Extrait:
Mais bien d’autres suivirent le même chemin. Cette migration
donna le brevet de la légitimité académique (et
l’aura intimidante de la rigueur intellectuelle) au monde bourgeonnant
de la haute finance.
A mesure
que de plus en plus de riches faisaient leur argent avec la finance, le culte
de celle-ci se répandit dans la culture au sens large. Des œuvres
comme “Barbarians at the Gate”,
“Wall Street”, et “Bonfire of the
Vanities” - toutes présentées
comme des contes initiatiques - ne servirent qu’à augmenter la
mystique de Wall Street. Michael Lewis indiqua dans “Portfolio”
l’année dernière que lorsqu’il écrivait
“Liar’s Poker”, un compte-rendu
d’initié de l’industrie financière, en 1989, il
espérait que le livre provoque une indignation envers les horreurs et
les excès de Wall Street. A l’inverse il se retrouva
“submergé de lettres d’étudiants de l’Etat de
l’Ohio qui me demandaient si j’avais d’autres secrets à
partager… Ils avaient lu mon livre comme un manuel
d’instruction.” Même des criminels de Wall Street, comme
Michael Milken et Ivan Boesky,
devinrent des idoles. Pour une société qui
célèbre l’idée de s’enrichir, il
était facile de conclure que l’intérêt du secteur
financier était équivalent aux
intérêts de la nation - et que les gagnants dans le secteur
financier devaient mieux savoir que d’autres ce qui était bon
pour l’Amérique et devaient travailler dans le secteur public
à Washington. La foi dans la liberté des marchés
financiers devint la sagesse partagée - célébrée
dans les pages éditoriales du Wall Street Journal et au
Congrès.

Entrées:

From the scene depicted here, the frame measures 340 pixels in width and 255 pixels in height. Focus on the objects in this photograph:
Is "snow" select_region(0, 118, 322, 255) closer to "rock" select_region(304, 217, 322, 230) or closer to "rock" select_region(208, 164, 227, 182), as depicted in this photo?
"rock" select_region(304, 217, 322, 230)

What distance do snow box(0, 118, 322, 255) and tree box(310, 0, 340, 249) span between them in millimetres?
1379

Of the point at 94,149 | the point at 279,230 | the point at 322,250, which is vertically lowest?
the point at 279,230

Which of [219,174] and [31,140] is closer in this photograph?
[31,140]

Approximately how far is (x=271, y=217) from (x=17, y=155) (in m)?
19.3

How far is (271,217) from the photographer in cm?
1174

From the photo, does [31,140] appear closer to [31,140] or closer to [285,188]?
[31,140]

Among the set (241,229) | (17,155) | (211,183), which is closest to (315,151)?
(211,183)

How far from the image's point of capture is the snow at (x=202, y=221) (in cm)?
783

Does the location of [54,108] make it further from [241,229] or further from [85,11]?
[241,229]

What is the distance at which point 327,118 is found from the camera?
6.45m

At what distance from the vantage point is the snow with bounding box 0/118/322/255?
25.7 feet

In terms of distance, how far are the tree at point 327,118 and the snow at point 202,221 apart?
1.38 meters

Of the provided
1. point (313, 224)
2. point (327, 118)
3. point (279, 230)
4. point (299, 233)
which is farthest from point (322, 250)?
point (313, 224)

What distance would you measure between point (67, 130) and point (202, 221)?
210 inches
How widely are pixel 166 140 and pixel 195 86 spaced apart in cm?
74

Consignes:
a) D'après l'extrait sur le culte de la finance, de qui Michael Lewis reçut-il une masse de lettres après « Liar's Poker » ?
b) Poursuivez l'extrait sur le culte de la finance à partir de la phrase qui suit « au Congrès. »

Réponses rédigées:
a) D'étudiants de l'État de l'Ohio.

b)
De cette
rencontre entre les campagnes de publicité de la finance, les
relations personnelles et l’idéologie découlèrent,
en se limitant aux dix dernières années, un flot de politiques
de dérégulations qui sont, avec le recul, pour le moins
surprenantes:
-
l’insistance sur l’ouverture des frontières à la
libre circulation des capitaux;
- la
répudiation des régulations datant de l’époque de
la Grande Dépression, régulations séparant la banque
commerciale et la banque d’investissement;
- une
interdiction de la part du Congrès de réguler les Credits-Default Swaps (CDS) ;
- une
augmentation importante de l’effet de levier autorisé pour les
banques d’investissement;
- une
main légère (devais-je dire invisible ?) à la
Securities and Exchange Commission dans l’application des
régulations ;
- des
accords internationaux qui autorisent les banques à évaluer
elles-mêmes leur propre risque ;
- et un
échec international d’adapter les régulations aux
fantastiques développements de l’innovation financière.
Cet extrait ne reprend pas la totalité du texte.